You are viewing a plain text version of this content. The canonical link for it is here.
Posted to user@hbase.apache.org by Patrick Schless <pa...@gmail.com> on 2013/06/17 21:20:31 UTC

CopyTable

Context:
I'm working on getting replication set up, and a prerequisite for me is to
rename the table (since you have to replicate to the same name as the
source). For this, I'm testing a CopyTable strategy, since there doesn't
seem to be a good way to rename a table (please correct me if I'm wrong).

My question:
According to [1], the CopyTable job takes an argument "all.cells" which "Also
copy delete markers and uncollected deleted cells (advanced option)."

I'm confused by the "advanced option" bit. When would you not want to copy
deletes over to a new table? Without that, it seems like you could end up
with more data than you were expecting in the target table.

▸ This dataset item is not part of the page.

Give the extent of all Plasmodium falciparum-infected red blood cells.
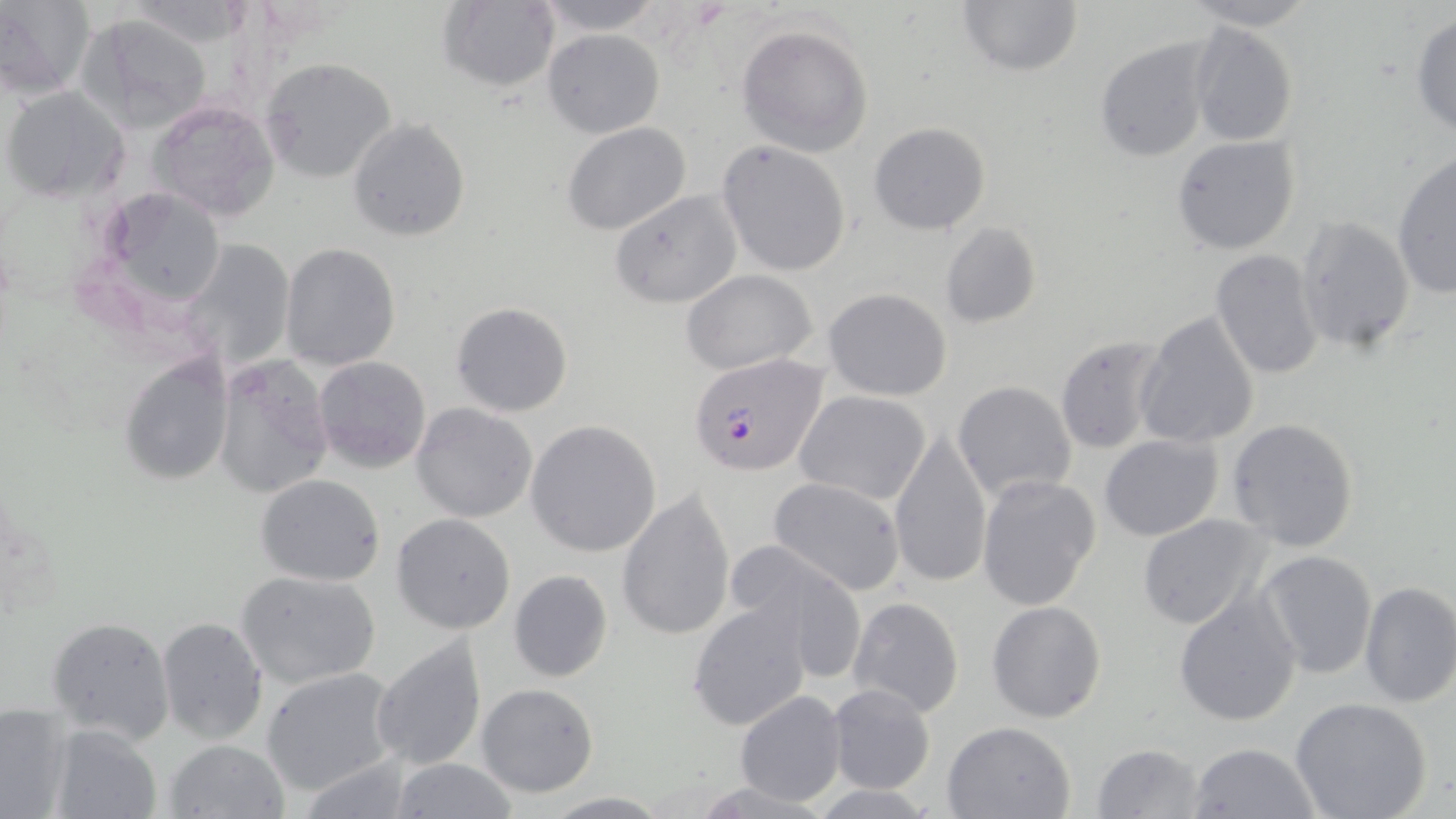
Approximate bounding boxes as named x1/y1/x2/y2 corners in pixels.
Plasmodium falciparum-infected red blood cells: (x1=689, y1=354, x2=826, y2=476).

Uninfected red blood cell locations: (x1=1, y1=0, x2=94, y2=98), (x1=115, y1=0, x2=256, y2=48), (x1=533, y1=0, x2=665, y2=34), (x1=956, y1=0, x2=1084, y2=75), (x1=1182, y1=0, x2=1318, y2=29), (x1=436, y1=1, x2=561, y2=92), (x1=1410, y1=11, x2=1456, y2=137), (x1=78, y1=13, x2=217, y2=132), (x1=1189, y1=18, x2=1299, y2=148), (x1=734, y1=22, x2=876, y2=157), (x1=542, y1=28, x2=664, y2=137), (x1=1096, y1=38, x2=1213, y2=163), (x1=259, y1=57, x2=397, y2=183), (x1=2, y1=87, x2=130, y2=203), (x1=146, y1=98, x2=282, y2=225), (x1=348, y1=118, x2=470, y2=240), (x1=562, y1=122, x2=692, y2=235), (x1=868, y1=123, x2=992, y2=235), (x1=1172, y1=135, x2=1301, y2=256), (x1=717, y1=140, x2=851, y2=276), (x1=1391, y1=153, x2=1456, y2=299), (x1=97, y1=187, x2=229, y2=311), (x1=608, y1=190, x2=743, y2=309), (x1=1294, y1=215, x2=1417, y2=354), (x1=940, y1=221, x2=1041, y2=329), (x1=185, y1=238, x2=298, y2=372), (x1=279, y1=242, x2=401, y2=370), (x1=1210, y1=250, x2=1325, y2=378), (x1=681, y1=269, x2=818, y2=374), (x1=823, y1=287, x2=952, y2=401), (x1=452, y1=302, x2=573, y2=417), (x1=1134, y1=311, x2=1260, y2=450), (x1=1055, y1=335, x2=1168, y2=454), (x1=117, y1=353, x2=236, y2=488), (x1=212, y1=356, x2=334, y2=499), (x1=314, y1=356, x2=432, y2=472), (x1=951, y1=380, x2=1078, y2=502), (x1=793, y1=390, x2=932, y2=505), (x1=411, y1=402, x2=538, y2=523), (x1=1227, y1=417, x2=1361, y2=552), (x1=525, y1=419, x2=661, y2=558), (x1=888, y1=429, x2=994, y2=588), (x1=1099, y1=432, x2=1224, y2=541), (x1=255, y1=475, x2=385, y2=587), (x1=976, y1=475, x2=1103, y2=613), (x1=769, y1=477, x2=906, y2=596), (x1=618, y1=490, x2=736, y2=641), (x1=1136, y1=512, x2=1270, y2=630), (x1=392, y1=513, x2=516, y2=635), (x1=725, y1=542, x2=867, y2=679), (x1=1257, y1=551, x2=1377, y2=679), (x1=508, y1=569, x2=613, y2=682), (x1=235, y1=570, x2=381, y2=689), (x1=1357, y1=580, x2=1456, y2=709), (x1=1174, y1=589, x2=1302, y2=726), (x1=847, y1=596, x2=964, y2=720), (x1=687, y1=599, x2=814, y2=731), (x1=986, y1=599, x2=1107, y2=723), (x1=46, y1=615, x2=176, y2=745), (x1=156, y1=617, x2=268, y2=745), (x1=372, y1=634, x2=487, y2=773), (x1=261, y1=668, x2=403, y2=795), (x1=475, y1=682, x2=600, y2=798), (x1=826, y1=683, x2=937, y2=797), (x1=735, y1=691, x2=847, y2=805), (x1=1289, y1=696, x2=1433, y2=819), (x1=0, y1=703, x2=75, y2=818), (x1=942, y1=719, x2=1077, y2=818), (x1=45, y1=722, x2=162, y2=819), (x1=163, y1=738, x2=291, y2=819), (x1=1092, y1=743, x2=1205, y2=819), (x1=1190, y1=743, x2=1321, y2=819), (x1=391, y1=757, x2=517, y2=819), (x1=545, y1=792, x2=670, y2=817). Slide-level diagnosis: Plasmodium falciparum. Single field of view. May-Grünwald-Giemsa-stained preparation. Image is 1456×819 pixels. Thin blood film. Optical microscopy. 1000x magnification.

Any info would be helpful.

Thanks,
Patrick


[1] http://hbase.apache.org/book/ops_mgt.html#copytable

Re: CopyTable

Posted by Asaf Mesika <as...@gmail.com>.
Did you guys thought about adding coprocessors hooks to the replication,
like preReplicateLogEntries, or something like that? I mean, in his case,
perhaps utilizing it could have changed the table name before running
through the replication process at the sink RS.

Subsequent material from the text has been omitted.